Saulo Soares
“O acaso é uma explicação demasiado cômoda, que tem, de resto, o inconveniente de nada explicar.”
Veron
O último poema escrito por Lúcio de Mendonça - piraiense e um dos fundadores da Academia Brasileira de Letras - retratava a angústia que lhe causava a iminente perda da visão: “A cegueira e a morte, em desumano esporte, disputam-me, não sei, na ânsia de igual terror, qual chegará primeiro, a cegueira ou a morte. A morte e a cegueira, em desumano esporte, disputam-se entre si, e eu, no profundo horror da alternativa, imploro o supremo favor de poder escolher, e de escolher a morte.”

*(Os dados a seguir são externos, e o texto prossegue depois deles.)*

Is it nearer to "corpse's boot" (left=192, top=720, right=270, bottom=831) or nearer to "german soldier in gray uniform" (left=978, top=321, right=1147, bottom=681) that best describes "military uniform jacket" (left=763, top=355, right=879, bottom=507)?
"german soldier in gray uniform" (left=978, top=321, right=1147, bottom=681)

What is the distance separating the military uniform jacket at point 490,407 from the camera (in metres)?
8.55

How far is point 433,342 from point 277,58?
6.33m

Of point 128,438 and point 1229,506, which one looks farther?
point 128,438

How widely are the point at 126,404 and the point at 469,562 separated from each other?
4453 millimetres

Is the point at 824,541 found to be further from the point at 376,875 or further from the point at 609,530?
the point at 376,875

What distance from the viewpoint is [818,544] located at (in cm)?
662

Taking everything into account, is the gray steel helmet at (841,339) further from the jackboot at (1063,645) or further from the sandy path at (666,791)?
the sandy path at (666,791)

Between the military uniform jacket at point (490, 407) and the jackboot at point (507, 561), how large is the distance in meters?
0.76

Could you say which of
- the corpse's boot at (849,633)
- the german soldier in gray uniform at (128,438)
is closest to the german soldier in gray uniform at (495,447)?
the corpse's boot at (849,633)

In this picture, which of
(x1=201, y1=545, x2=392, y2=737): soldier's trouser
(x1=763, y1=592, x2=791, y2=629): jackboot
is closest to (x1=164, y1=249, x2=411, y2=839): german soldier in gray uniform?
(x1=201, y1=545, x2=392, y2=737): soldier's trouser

Retirei das páginas de “Lúcio de Mendonça”, de João Pedro Fagerlande, publicada na Série Essencial, da Academia Brasileira de Letras, as seguintes linhas: “Vejamos uma observação de José Veríssimo, talvez o mais importante crítico literário da época, sobre a escrita de Lúcio: “não conheço, no nosso meio, ninguém mais bem-dotado literariamente que o Sr. Lúcio de Mendonça. [...] Conhecendo como poucos o instrumento da arte literária, o Sr. Lúcio de Mendonça, por mal seu ou nosso, deu sobretudo preferência a essa coisa chamada literatura ligeira. É como um virtuose de alto mérito que [...] fosse principalmente ao piano para tocar valsas e polcas. É verdade que ele dá a essas peças menores um extraordinário e às vezes surpreendente relevo, mas é justamente isso que nos faz lastimar que tanta virtuosidade seja aplicada com frequência a coisas somenos.”
Um dos textos que corrobora o que afirmou o crítico literário é o que transcrevo a seguir, A Alma do Sabiá. Para quem leu o conto O Hóspede - e tantos outros contos, e poemas, e crônicas - e se maravilhou com a sagacidade e maestria do autor, o pequeno texto A Alma do Sabiá, pode parecer infantil, singelo. E é exatamente por este motivo que merece ser lido. Eis, então, A Alma do Sabiá:
“A princípio, como se diz na Bíblia e nos contos infantis, o sabiá era mudo. Mudo é um modo de dizer: à tarde, ao voltar para o ninho, já sabia dar aqueles pios tristes e longos que ainda tem; mas era só.
E era motivo de perpétua galhofa para os outros passarinhos ver aquele indivíduo tão corpulento e tão peco de garganta que até o beija-flor, com seu cantozinho fino e estridente, e o pardal, com sua frase monótona, faziam melhor figura do que ele.
Mas um dia, uma tarde, o sabiá (porque nesse tempo havia só um sabiá, como um só pardal e um só beija-flor) estava numa laranjeira, à beira da estrada, junto à porteira da casa; e vinha passando um cavaleiro, com o rosto voltado para uma janela donde uma linda moça, chorosa, dizia-lhe adeuses repetidos.
Eram motivos que se separavam, trocando os derradeiros olhares com tão íntima ternura como se quisessem neles trocar as almas.
Então o sabiá, cruzando a estrada, atravessou aqueles olhares amorosos. Sentiu-se trespassado por uma corrente elétrica. Pousou numa laranjeira defronte, e ao desprender o pio monótono de todas as tardes, entoou, maravilhado, um canto suavíssimo, repassado de infinita melancolia, como se fosse a saudade dos amantes que ali estivesse soluçando.
Assim foi que o sabiá começou a cantar.”
A frase de Veron, em epígrafe, foi escolhida por Lúcio para preceder o primeiro capítulo do seu romance O Marido da Adúltera. Quem primeiro chegou, se a morte ou a cegueira, não saberia dizer. Mas, tenho a firme convicção de que ele - cego ou não - desprezando o acaso como resposta e explicação definitiva, enxergou a “alma do sabiá”.